A Câmara dos Deputados aprovou, no início do mês, a realização de plebiscitos no Pará para consultar a população sobre as propostas de desmembrar o território para criar dois novos Estados: Carajás e Tapajós. Entretanto, ainda não se sabe se todos os paraenses poderão votar, já que não há consenso nem mesmo entre os autores dos projetos sobre quem deve participar do referendo.
Isso porque, para defender a realização de plebiscito, os dois projetos citam o mesmo trecho da Constituição Federal (o terceiro parágrafo do artigo 18), o qual diz que deve ser consultada sobre a mudança “a população diretamente interessada”. Assim, fica no ar a dúvida: afinal, quem pode ser afetado pela alteração?
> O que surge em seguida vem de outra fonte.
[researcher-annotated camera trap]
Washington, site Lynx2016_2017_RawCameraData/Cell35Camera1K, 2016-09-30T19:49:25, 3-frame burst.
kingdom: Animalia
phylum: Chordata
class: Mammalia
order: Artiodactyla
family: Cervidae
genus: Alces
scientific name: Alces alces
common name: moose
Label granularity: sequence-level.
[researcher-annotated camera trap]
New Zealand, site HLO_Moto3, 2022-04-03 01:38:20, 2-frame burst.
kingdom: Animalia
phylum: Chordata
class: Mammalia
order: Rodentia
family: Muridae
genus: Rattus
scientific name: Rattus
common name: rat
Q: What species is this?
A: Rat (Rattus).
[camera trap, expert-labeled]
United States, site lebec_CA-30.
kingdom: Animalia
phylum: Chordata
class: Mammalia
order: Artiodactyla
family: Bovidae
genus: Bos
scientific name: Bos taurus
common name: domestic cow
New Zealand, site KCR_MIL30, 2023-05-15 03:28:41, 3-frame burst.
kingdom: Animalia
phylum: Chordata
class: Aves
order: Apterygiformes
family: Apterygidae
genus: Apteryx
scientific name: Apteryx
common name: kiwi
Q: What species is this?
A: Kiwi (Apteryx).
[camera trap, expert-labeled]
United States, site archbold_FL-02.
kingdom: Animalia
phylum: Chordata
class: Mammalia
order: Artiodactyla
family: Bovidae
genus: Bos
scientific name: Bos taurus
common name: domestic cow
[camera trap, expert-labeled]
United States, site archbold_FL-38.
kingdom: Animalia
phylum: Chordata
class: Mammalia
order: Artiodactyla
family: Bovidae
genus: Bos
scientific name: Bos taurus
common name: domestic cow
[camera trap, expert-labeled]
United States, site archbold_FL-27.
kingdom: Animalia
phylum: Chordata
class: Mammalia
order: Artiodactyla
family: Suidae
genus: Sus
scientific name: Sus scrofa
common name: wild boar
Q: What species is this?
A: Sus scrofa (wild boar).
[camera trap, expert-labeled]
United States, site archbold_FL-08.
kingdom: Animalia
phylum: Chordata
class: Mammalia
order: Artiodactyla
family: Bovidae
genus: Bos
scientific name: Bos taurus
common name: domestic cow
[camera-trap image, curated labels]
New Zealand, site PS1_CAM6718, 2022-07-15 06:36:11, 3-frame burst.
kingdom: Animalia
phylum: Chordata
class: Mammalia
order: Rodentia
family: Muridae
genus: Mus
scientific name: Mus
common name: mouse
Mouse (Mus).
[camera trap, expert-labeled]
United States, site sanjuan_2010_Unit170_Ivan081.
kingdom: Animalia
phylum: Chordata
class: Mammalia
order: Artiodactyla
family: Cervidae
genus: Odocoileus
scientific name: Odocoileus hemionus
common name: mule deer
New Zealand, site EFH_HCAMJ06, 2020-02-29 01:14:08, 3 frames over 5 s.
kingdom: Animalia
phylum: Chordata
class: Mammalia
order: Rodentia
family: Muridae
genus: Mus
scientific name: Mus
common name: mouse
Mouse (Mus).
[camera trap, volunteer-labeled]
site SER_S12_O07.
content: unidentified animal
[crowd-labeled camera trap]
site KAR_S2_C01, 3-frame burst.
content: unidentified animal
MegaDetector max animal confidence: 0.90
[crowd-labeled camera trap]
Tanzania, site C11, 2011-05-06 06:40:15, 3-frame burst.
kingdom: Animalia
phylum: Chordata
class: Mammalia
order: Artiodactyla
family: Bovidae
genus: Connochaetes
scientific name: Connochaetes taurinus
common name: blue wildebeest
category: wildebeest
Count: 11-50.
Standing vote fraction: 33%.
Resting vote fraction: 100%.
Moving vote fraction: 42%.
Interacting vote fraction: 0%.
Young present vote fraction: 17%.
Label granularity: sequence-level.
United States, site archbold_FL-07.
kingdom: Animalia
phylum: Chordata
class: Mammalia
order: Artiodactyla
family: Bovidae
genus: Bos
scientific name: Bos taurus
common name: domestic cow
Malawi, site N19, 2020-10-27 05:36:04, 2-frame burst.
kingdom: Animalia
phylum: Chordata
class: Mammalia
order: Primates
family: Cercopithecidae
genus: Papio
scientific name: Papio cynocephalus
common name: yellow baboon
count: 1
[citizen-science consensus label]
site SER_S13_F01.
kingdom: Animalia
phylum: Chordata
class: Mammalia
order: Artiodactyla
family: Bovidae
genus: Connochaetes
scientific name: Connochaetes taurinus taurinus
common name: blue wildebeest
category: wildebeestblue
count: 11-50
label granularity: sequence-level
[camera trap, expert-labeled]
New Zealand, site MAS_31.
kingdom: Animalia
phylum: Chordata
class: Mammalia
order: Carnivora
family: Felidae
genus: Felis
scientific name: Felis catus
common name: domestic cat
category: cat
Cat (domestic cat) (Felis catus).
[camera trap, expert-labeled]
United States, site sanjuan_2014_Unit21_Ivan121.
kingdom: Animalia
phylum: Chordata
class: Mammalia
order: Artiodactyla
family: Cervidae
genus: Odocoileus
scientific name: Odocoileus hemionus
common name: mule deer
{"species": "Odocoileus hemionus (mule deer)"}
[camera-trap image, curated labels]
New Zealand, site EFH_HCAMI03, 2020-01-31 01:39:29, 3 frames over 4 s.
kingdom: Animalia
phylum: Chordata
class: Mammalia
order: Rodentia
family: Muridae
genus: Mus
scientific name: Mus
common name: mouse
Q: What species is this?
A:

Todo o Estado, apenas os municípios que serão desmembrados, ou todo o Brasil?
Para o senador Mozarildo Cavalcanti (PTB-RR) e o deputado federal Wandenkolk Gonçalvez (PSDB-PA), respectivamente autor e relator do projeto que cria Tapajós, o tema interessa a todos os municípios do Pará e, portanto, toda a população do Estado deve ser consultada. Já para o deputado federal Giovanni Queiroz (PDT-PA), autor da primeira proposta de criar o Estado de Carajás, a decisão cabe apenas aos moradores das cidades que serão desmembradas do Pará.
O tema é polêmico e, de acordo com o especialista Carlos Ari Sundfeld, professor da escola de Direito da FGV (Fundação Getulio Vargas), provavelmente, a responsabilidade de pôr fim à dúvida ficará para o TSE (Tribunal Superior Eleitoral).
- É polêmico. Eu acredito que a Justiça deverá entender como ‘parte interessada’ o Estado inteiro, devido aos impactos que essa mudança acarretará para os demais municípios.
Para Sundfeld, a Justiça deverá seguir o que diz a lei 9.709 (de 1998), que trata justamente da realização de plebiscitos deste tipo, que entende como população diretamente interessada “tanto a do território que se pretende desmembrar, quanto a do que sofrerá desmembramento”.
Ciente da controvérsia, o deputado Wandenkolk disse ao R7 que já consultou o TSE sobre quem deve participar do plebiscito, e aguarda uma resposta para os próximos dias. Porém, a assessoria da Corte informou que caberá ao TRE-PA (Tribunal Regional Eleitoral do Pará) deixar claro quem poderá opinar sobre as propostas, e acrescentou que só irá se pronunciar se o tribunal regional o consultar – o que ainda não ocorreu.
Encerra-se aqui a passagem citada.